Foreign books get short shrift in the U.S., a large and inward-looking country, but many books in translation are available if one seeks them out. Another recent title with Asian roots is Long Take (Univ. of Minnesota, Feb. 3), by the celebrated Japanese filmmaker Akira Kurosawa (1910-1998). Translated by Anne McKnight, the book collects essays by and interviews with the director of The Seven Samurai, Rashomon, and Ran. “Film doesn’t really care about national borders,” Kurosawa writes. “It plays an important role by enabling people to understand each other, actually.” The sentiment holds true for books, too.
Two new important books take stock of what’s going on in a nation that sits across the Sea of Japan from Kurosawa’s homeland. One is Volga Blues: A Journey Into the Heart of Russia (Norton, Jan. 20), by Italian journalist Marzio G. Mian. Translated by Elettra Pauletto, the book offers a shocking view of the former empire, a land, in the words of our reviewer, “where drugs, alcohol, despair, and roving Clockwork Orange–ish youth gangs rule, and where death is everywhere: not just the incalculable deaths in battle in Ukraine, but also death by vodka, car crashes (with death rates a staggering 60 times higher than in Britain), suicide, and industrial pollution.”
In his short but powerful If Russia Wins (Atlantic Monthly, Jan. 6), translated by Olena Ebel and Ruth Ahmedzai Kemp, German scholar Carlo Masala examines Vladimir Putin’s strategy of trying to make Russia, as it were, great again. Our critic called the book “a worrisome thought experiment that projects disaster if current geopolitical trends—notably U.S. isolationism—prevail.”

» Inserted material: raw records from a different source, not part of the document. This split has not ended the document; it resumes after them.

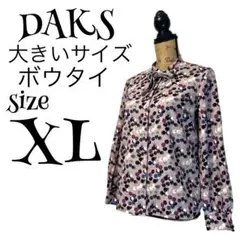 Item thumbnail for item 21103bcc-3929-446e-a3bf-fce9af6ff627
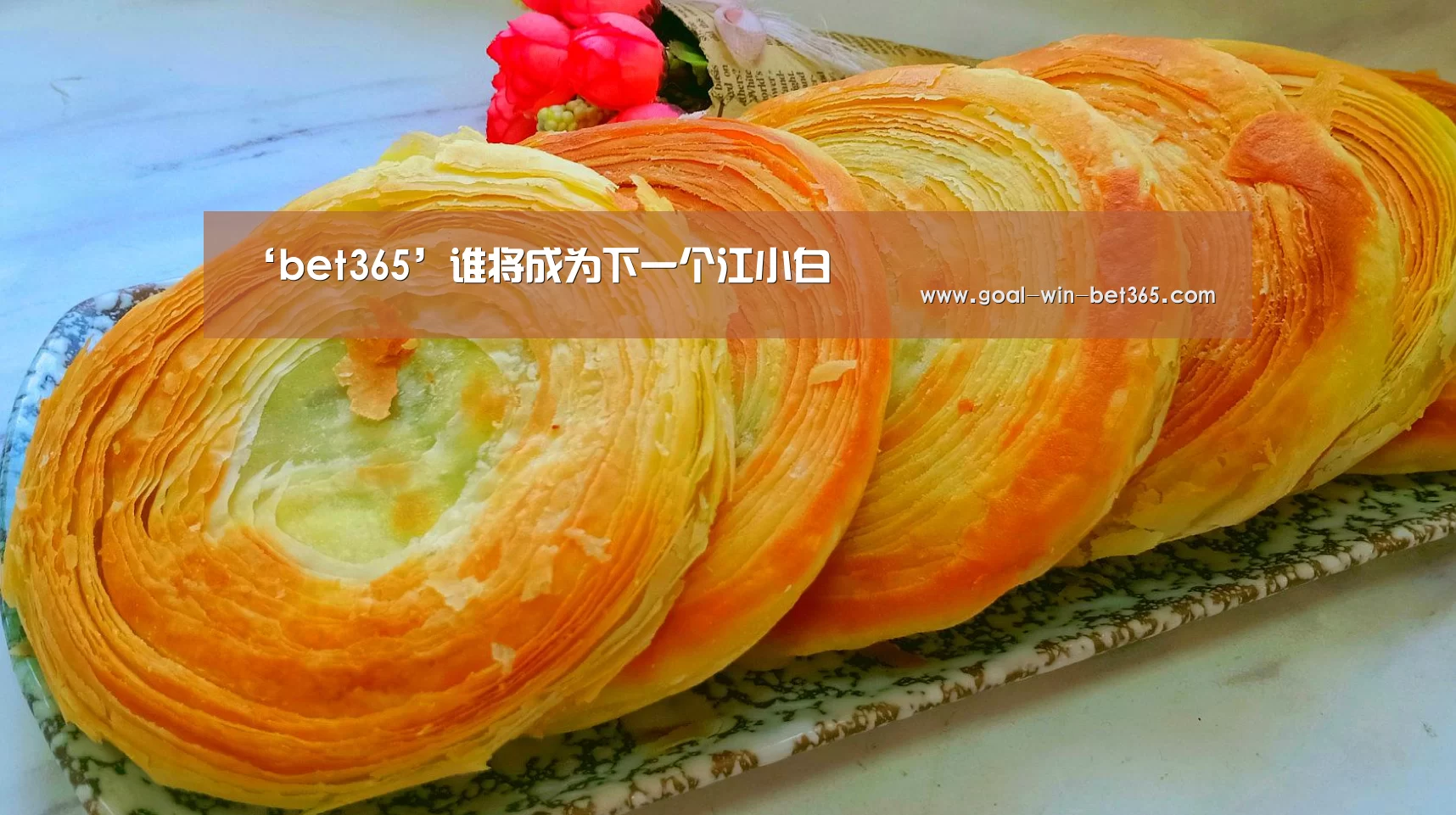 ‘bet365’谁将成为下一个江小白(图4) ‘bet365’谁将成为下一个江小白(图4)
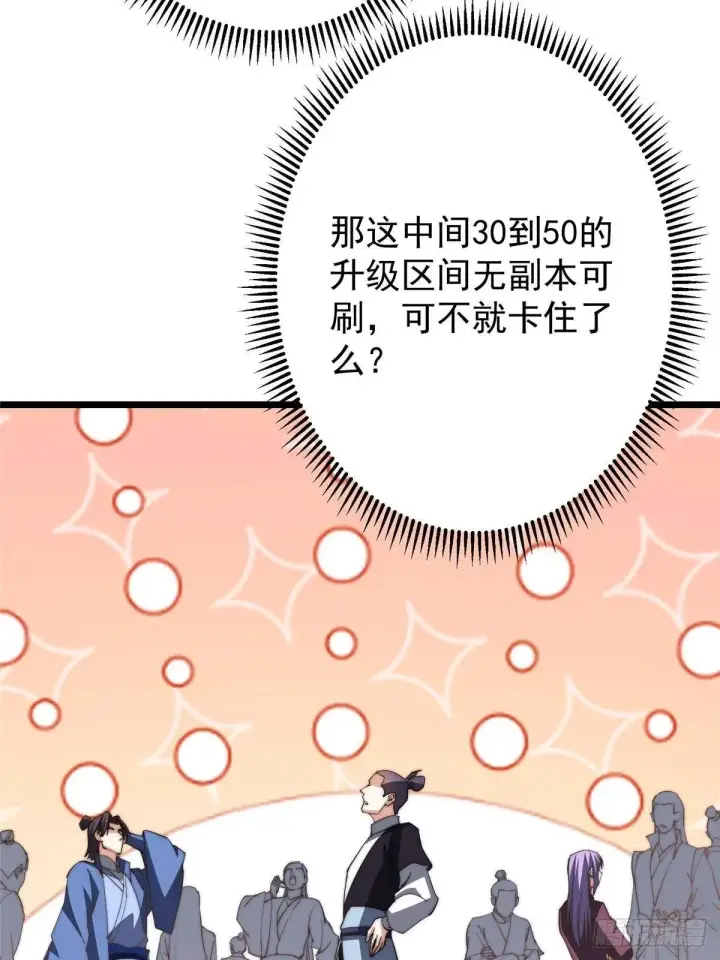 《掌门低调点》555 大胆的想法冒出来！图49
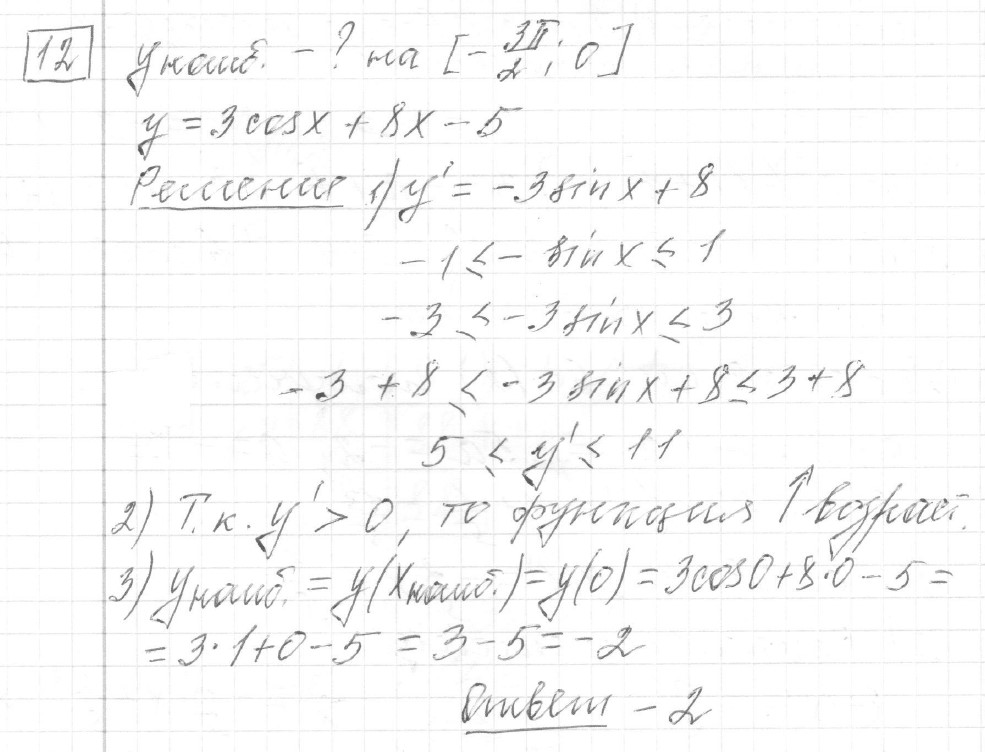 Решение задания 12, вариант 7, из сборника «ЕГЭ 2024 математика профильный уровень Ященко 36 вариантов»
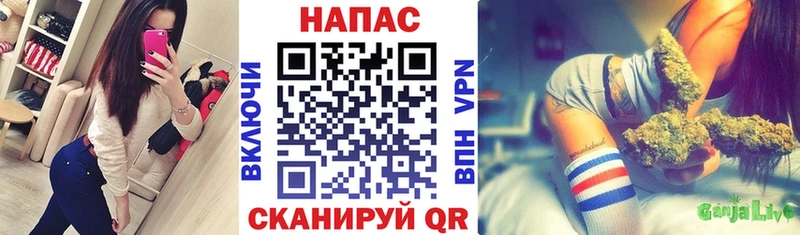 Каннабис White Widow  Рошаль 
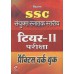 Kiran Prakashan SSC Tier II PWB (HM) @ 298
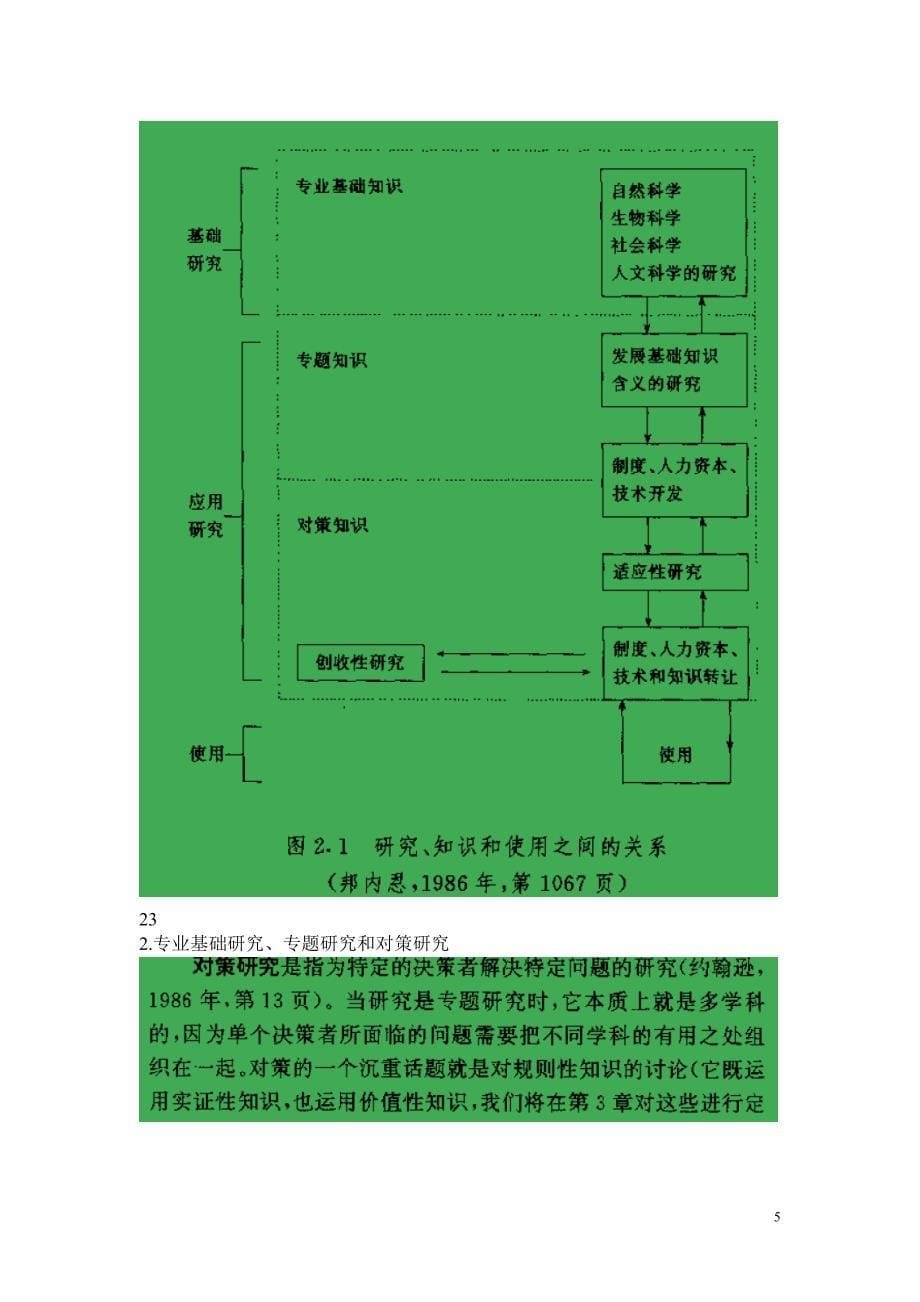 应用经济学研究方法论_第5页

That bleak prospect might have you craving solace from Albert Camus, an eloquent anti-totalitarian and humanist. Translated by Ryan Bloom, The Complete Notebooks (Univ. of Chicago, Dec. 5) is full of pithy observations. One reads: “The stars twinkle in tune with the cicadas’ chirp. The world’s music.”
Can’t get enough Camus? You’ll be rewarded this spring with the publication of Mon Cher Amour: The Love Letters of Albert Camus and Maria Casarès, 1944-1959 (Knopf, April 21). Translated by Sandra Smith and Cory Stockwell, it’s a mammoth volume totaling 1,200 pages. That’s a whole lotta love.
John McMurtrie is the nonfiction editor.